2
$\begingroup$

I'm trying to understand a step in a proof. I don't get a special trick that is used several times in the book I am reading, so this does not get out of my head. I try to explain the prerequisites and what I don't understand:

Let $Y$ be a Banach space and let $S$ be a set. For a mapping $f:S\to Y$ let $\|f\| := \sup_{x\in S}|f(x)|$. Let $B(S;Y)$ be the set of all mappings $g:S\to Y$ with $\|g\| < \infty$. I don't understand a step in the proof of the fact that this is a complete metric space.

Let $(f_k)_{k\in\mathbb{N}}$ be a Cauchy sequence in $B(S;Y)$. Let $x\in S$. Since $|f_k(x)-f_l(x)| \rightarrow 0$ for $k,l\rightarrow \infty$, we can define the pointwise limit $f$ of the sequence by $f(x) := \lim_{k\to\infty}f_k(x)$. Now here is the step that I don't understand:

The author of the book (and the proof) states that

$\lim_{l\to\infty}|f_l(x)-f_k(x)| \le \lim\inf_{l\to\infty}\|f_l-f_k\|<\infty$.

Why is that? What has the $\lim\inf$ to do here. And why is this finite? I think that it has something to do with subsequences of Cauchy sequences, but I don't understand it.

This $\lim\inf$-trick is used several times in the book so that it seems a bit important to me.

Thank you very much in advance. I'm glad for every help. This does not get out of my head.

• _INFORMATION PROVIDED_
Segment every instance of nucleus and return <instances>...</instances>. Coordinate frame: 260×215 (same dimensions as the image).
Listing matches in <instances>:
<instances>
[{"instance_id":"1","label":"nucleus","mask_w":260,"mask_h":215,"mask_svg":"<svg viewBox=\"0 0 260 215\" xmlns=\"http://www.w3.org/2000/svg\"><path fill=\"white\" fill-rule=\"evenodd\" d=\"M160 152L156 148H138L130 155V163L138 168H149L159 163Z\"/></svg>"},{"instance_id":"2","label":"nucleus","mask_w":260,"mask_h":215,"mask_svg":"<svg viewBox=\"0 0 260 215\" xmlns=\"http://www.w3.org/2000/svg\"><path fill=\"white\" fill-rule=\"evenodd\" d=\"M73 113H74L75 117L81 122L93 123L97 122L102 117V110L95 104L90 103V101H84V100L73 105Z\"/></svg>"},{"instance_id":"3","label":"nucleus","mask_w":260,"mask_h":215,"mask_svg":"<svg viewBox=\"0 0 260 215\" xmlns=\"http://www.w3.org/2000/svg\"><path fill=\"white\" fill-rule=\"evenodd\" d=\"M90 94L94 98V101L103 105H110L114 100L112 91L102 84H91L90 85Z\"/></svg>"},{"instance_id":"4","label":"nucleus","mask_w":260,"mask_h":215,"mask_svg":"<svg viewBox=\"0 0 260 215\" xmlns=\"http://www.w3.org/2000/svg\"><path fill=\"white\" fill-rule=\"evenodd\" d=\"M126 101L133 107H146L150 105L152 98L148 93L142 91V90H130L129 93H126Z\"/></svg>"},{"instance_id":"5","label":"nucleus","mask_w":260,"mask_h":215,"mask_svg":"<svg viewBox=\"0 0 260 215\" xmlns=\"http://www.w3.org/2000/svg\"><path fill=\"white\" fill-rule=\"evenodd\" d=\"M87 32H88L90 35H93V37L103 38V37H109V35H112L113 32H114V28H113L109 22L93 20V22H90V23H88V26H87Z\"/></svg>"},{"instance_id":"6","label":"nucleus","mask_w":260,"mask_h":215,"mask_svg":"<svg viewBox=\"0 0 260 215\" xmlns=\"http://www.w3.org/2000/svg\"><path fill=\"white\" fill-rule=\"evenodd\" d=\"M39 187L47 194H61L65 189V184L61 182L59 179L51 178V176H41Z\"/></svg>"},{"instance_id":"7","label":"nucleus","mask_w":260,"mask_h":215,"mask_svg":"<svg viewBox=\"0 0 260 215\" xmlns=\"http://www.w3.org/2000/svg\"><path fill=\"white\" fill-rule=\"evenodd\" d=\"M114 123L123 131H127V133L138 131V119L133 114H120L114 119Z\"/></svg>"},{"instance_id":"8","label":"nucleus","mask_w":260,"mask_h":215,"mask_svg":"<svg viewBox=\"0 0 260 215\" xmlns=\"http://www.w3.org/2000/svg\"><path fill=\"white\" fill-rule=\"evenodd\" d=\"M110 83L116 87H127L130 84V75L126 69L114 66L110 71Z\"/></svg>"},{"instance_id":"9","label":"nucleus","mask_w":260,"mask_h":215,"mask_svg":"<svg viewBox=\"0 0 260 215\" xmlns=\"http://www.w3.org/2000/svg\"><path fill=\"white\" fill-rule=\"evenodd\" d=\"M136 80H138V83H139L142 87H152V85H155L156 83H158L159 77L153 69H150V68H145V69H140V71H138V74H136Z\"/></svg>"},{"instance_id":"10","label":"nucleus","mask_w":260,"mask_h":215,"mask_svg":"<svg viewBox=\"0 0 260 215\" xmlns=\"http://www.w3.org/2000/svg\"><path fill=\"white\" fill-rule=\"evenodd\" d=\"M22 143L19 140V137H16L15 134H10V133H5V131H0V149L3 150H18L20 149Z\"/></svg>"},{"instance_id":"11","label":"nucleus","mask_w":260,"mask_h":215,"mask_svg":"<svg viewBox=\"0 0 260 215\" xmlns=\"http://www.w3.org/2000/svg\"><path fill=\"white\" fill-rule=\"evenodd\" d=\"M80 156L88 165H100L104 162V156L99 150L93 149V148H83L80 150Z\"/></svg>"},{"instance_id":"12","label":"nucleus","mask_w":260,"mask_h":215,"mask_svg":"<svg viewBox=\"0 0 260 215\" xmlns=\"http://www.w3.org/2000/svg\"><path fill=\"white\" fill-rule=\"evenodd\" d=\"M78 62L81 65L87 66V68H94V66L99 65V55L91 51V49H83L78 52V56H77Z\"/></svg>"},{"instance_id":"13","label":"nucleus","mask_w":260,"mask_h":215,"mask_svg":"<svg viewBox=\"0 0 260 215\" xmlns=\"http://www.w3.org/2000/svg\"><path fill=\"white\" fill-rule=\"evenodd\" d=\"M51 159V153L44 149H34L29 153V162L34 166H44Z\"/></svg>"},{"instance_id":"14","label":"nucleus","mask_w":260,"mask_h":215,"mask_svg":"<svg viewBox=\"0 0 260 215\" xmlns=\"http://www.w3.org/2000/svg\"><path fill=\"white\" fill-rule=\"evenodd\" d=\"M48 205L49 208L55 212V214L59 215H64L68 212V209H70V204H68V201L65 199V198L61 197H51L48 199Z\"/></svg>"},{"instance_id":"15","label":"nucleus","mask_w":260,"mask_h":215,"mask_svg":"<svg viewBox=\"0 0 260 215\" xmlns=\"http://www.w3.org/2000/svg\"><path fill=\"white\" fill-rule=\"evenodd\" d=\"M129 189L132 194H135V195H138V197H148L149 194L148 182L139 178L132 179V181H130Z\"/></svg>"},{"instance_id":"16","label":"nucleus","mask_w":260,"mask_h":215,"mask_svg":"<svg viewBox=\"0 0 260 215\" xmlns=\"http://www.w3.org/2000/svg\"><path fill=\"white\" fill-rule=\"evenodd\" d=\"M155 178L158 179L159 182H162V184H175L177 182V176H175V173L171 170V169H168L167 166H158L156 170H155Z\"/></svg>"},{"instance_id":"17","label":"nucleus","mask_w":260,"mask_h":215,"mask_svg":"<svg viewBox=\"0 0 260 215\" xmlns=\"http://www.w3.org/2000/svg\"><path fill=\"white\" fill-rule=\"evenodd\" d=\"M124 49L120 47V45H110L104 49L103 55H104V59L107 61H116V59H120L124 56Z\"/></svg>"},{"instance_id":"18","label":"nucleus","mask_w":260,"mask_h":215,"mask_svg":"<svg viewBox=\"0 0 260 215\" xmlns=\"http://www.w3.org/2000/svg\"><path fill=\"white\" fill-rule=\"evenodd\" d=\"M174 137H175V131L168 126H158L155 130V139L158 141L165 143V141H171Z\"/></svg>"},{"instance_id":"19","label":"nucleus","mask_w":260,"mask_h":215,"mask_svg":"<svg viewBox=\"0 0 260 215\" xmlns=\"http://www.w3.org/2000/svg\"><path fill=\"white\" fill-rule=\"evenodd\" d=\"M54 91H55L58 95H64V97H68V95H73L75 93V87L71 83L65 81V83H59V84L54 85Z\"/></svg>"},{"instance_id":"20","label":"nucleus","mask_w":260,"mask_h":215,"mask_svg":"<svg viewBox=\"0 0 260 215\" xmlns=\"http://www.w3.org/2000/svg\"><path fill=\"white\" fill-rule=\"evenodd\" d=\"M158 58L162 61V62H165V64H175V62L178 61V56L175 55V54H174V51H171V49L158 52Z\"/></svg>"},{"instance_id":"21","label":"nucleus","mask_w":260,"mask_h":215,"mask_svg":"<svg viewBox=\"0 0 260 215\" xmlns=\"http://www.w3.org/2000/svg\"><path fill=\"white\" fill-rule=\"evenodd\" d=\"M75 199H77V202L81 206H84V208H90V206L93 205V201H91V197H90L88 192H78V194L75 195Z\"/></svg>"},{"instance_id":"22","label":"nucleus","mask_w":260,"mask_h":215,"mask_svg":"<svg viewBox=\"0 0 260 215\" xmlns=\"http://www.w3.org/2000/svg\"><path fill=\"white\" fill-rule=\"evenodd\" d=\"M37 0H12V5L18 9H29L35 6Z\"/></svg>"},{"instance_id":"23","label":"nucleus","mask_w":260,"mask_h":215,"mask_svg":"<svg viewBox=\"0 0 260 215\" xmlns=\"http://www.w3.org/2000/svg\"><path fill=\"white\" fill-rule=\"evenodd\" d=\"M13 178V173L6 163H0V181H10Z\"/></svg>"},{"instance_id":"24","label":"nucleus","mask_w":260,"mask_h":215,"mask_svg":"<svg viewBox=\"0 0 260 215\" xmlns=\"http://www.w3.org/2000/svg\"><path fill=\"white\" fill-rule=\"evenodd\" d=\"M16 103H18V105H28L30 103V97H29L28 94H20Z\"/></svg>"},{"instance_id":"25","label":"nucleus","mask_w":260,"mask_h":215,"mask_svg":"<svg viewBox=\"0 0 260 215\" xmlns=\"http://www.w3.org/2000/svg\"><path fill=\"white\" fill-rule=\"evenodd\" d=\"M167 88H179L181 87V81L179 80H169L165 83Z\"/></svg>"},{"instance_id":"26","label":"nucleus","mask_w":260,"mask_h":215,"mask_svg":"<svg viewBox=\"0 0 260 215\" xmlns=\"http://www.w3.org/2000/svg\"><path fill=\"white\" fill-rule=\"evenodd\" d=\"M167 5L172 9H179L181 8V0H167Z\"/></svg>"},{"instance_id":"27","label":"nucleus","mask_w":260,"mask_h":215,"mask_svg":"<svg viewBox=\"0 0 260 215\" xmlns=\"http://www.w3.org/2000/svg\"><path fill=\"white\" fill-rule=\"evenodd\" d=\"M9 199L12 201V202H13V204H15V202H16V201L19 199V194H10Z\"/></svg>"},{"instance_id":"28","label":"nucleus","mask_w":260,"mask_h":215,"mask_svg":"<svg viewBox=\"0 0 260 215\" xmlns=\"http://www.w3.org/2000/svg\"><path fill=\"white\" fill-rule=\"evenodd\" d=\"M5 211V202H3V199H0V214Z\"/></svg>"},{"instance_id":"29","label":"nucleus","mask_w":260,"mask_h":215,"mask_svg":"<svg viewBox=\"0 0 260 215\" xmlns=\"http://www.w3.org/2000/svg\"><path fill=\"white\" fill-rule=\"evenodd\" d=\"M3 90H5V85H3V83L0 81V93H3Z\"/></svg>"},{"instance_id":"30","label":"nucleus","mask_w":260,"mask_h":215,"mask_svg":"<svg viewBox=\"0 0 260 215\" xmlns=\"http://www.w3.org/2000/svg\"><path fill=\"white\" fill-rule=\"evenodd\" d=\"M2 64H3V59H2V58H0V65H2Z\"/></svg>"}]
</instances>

• _OBJECTIVE 1_
In the forum question about the completeness of $B(S;Y)$, what kind of space is $Y$ assumed to be?
• _OBJECTIVE 2_
Translate this sentence from the forum question about the completeness of $B(S;Y)$ into French: "I think that it has something to do with subsequences of Cauchy sequences, but I don't understand it."
• _OBJECTIVE 3_
Reproduce the portion of the forum question about the completeness of $B(S;Y)$ starting at "The author of" and ending at "help. This does not get out of my head.".

• _TASK RESULT 1_
A Banach space.

• _TASK RESULT 2_
Je pense que cela a quelque chose à voir avec les sous-suites des suites de Cauchy, mais je ne le comprends pas.

• _TASK RESULT 3_
The author of the book (and the proof) states that

$\lim_{l\to\infty}|f_l(x)-f_k(x)| \le \lim\inf_{l\to\infty}\|f_l-f_k\|<\infty$.

Why is that? What has the $\lim\inf$ to do here. And why is this finite? I think that it has something to do with subsequences of Cauchy sequences, but I don't understand it.

This $\lim\inf$-trick is used several times in the book so that it seems a bit important to me.

Thank you very much in advance. I'm glad for every help. This does not get out of my head.